There’s also a substantial character turn that’s never once ‘teased’ in that character’s traits or past, so it’s an odd and confusing shift that sorely needs prefiguring. Most of the film’s most consequential turns and significant elements are abrupt, under-explained, and/or rest on shaky ground in terms of their believability. Following a year of many, many overlong films, an under-2-hour runtime is great BUT here a little extra information in many spots would eliminate a host of problems.
Many elements are also only partially integrated into the film, leaving the feeling that they belonged in a prior draft of the script and that we’re seeing the byproduct of an incomplete revision. The police investigators, with notable performers in Tyrese and Al Madrigal (Madrigal is great here), are set up as though they’ll be a more important element of the film and yet they just… aren’t. (They do manage to incarcerate Morbius, somehow, and it makes no sense at all). We see that Morbius makes three doses of the transformative substance that gives him the vampiric affliction, so you’d think that all those doses matter to the story. Not true. He later takes over a secret lab in the middle of the city on a whim, and by the way it’s scripted and cut it seems like it was a minute walk away. Good on that lab for being conveniently exactly what he needs at exactly the second he needed it, and for him figuring it out rather miraculously.

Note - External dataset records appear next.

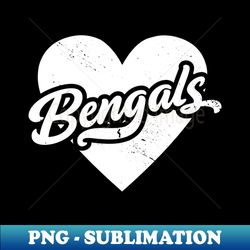 vintage bengals school spirit  high school football mascot  go bengals - trendy sublimation digital download - unleash your creativity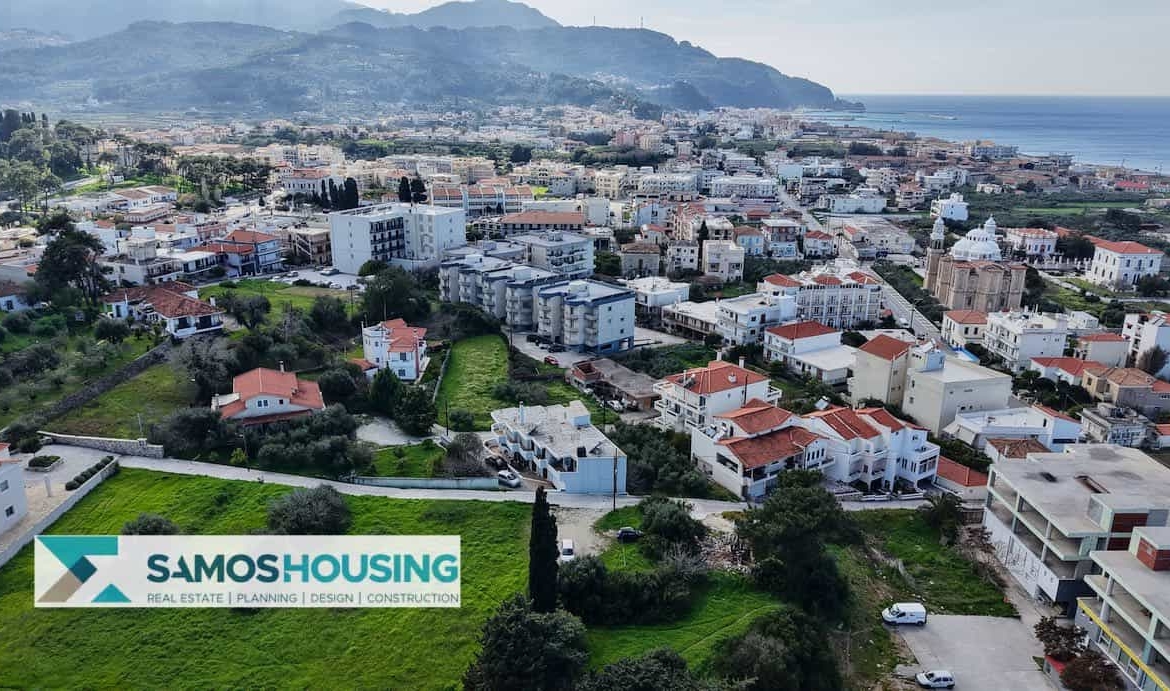 SH268 Οικόπεδο Καρλόβασι Σάμου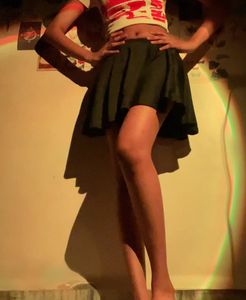 flared Mini Skirt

The unfortunate thing is that Morbius is a film which has the elements of a more successful movie in its DNA. On paper, a lot of those aspects could work if they were given the development, nuance, and proper pacing they require. Instead we’re left with a film that certainly has good elements but which regularly fail to meet their potential, one that feels like it was shot from a draft that was in the middle of a substantial revision. Pity.
Morbius glides into theaters this Friday, April 1st, 2022.